### Source extract
Ontario's teachers unions are taking the province to court, challenging legislation that they say sets a dangerous precedent by taking away their bargaining rights.

Teachers have been cutting back on voluntary services – such as supervising clubs and sports teams – since early September in protest of Bill 115. That legislation took effect one month ago, imposing restrictions on teachers' ability to strike, reducing their sick days and blocking experience-based pay raises from going through.

The unions had left the bargaining table months earlier, and the province said the legislation was necessary in order to keep teacher salaries from consuming the education budget.

"Bill 115 strips teachers, education workers, support staff and educational professionals of the right to bargain collectively," reads a news release, circulated Wednesday morning by the Elementary Teachers' Federation of Ontario. "It sets a dangerous precedent for similar legislation that is already being proposed for the broader public sector."

Education Minister Laurel Broten said on Wednesday that the government will defend the legislation.

"We have ensured that we've acted in a way that is in accordance with the right to collective bargaining," Ms. Broten told reporters.

The unions had already threatened to challenge the legislation back in August, before it had passed. School boards are also unhappy with its terms, and the Ontario Public School Boards' Association has expressed interest in becoming an intervenor in the court case.

Similar court challenges in the past have resulted in rulings that favoured unions and the protection of collective bargaining rights.

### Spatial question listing

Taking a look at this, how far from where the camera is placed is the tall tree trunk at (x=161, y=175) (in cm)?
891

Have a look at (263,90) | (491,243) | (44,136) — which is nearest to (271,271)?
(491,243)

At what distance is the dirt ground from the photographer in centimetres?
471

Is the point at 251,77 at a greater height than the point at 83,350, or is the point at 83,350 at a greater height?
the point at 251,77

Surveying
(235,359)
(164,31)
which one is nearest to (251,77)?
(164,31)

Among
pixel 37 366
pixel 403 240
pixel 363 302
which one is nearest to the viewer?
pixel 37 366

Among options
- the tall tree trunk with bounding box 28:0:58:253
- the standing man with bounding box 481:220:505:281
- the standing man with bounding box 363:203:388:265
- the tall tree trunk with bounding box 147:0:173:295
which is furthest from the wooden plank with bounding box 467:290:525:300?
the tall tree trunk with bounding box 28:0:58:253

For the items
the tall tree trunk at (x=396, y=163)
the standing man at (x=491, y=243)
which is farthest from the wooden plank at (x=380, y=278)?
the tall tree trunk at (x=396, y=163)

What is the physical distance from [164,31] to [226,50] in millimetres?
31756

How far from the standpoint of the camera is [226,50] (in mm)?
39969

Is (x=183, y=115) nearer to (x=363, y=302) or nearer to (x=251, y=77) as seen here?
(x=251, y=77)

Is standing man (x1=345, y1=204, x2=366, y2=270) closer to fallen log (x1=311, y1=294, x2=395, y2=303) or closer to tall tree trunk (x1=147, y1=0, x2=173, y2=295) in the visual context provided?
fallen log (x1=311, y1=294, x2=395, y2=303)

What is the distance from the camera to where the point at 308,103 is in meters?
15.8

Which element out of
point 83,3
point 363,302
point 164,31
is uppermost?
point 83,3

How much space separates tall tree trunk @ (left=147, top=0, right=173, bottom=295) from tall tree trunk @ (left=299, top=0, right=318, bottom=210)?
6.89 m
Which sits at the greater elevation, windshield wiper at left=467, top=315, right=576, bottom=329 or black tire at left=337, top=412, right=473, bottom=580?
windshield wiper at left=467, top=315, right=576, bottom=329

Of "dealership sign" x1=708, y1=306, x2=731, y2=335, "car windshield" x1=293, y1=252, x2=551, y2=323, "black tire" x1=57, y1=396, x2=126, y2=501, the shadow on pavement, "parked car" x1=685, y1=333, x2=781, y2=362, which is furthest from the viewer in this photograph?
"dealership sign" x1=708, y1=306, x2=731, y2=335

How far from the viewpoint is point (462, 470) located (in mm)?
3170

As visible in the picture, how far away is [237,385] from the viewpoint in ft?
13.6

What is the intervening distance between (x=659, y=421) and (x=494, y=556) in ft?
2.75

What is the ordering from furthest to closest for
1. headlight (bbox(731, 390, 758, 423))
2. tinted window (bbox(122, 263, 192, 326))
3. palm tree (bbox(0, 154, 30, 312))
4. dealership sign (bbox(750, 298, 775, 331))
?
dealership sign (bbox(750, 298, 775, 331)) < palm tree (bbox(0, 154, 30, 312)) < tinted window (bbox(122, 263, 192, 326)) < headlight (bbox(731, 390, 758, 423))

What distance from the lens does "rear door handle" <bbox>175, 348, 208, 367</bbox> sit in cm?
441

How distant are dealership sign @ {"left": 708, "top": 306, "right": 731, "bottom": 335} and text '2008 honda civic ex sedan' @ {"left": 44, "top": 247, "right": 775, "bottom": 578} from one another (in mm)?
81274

### Tasks to perform
[1] Using the Bill 115 article, state whether each statement agrees with the text. Answer yes or no, and quote the deciding words.
(a) Teachers began cutting back on voluntary services in early September.
(b) The legislation increased teachers' sick days.
(c) The Ontario Public School Boards' Association has already become an intervenor in the court case.
[2] Answer these questions from the Bill 115 article.
(a) Which organization circulated the news release on Wednesday morning?
(b) Who is the Education Minister named in the text?
(c) In which month had the unions already threatened to challenge the legislation?
[3] From the Bill 115 article, write out the stretch from "Ontario's teachers unions" through "from going through.", substituting "extracurricular duties" for "voluntary services".

### Responses
[1]
(a) Yes: "since early September in protest of Bill 115"
(b) No: "reducing their sick days"
(c) No: "has expressed interest in becoming an intervenor in the court case"

[2]
(a) The Elementary Teachers' Federation of Ontario
(b) Laurel Broten
(c) August

[3]
Ontario's teachers unions are taking the province to court, challenging legislation that they say sets a dangerous precedent by taking away their bargaining rights.

Teachers have been cutting back on extracurricular duties – such as supervising clubs and sports teams – since early September in protest of Bill 115. That legislation took effect one month ago, imposing restrictions on teachers' ability to strike, reducing their sick days and blocking experience-based pay raises from going through.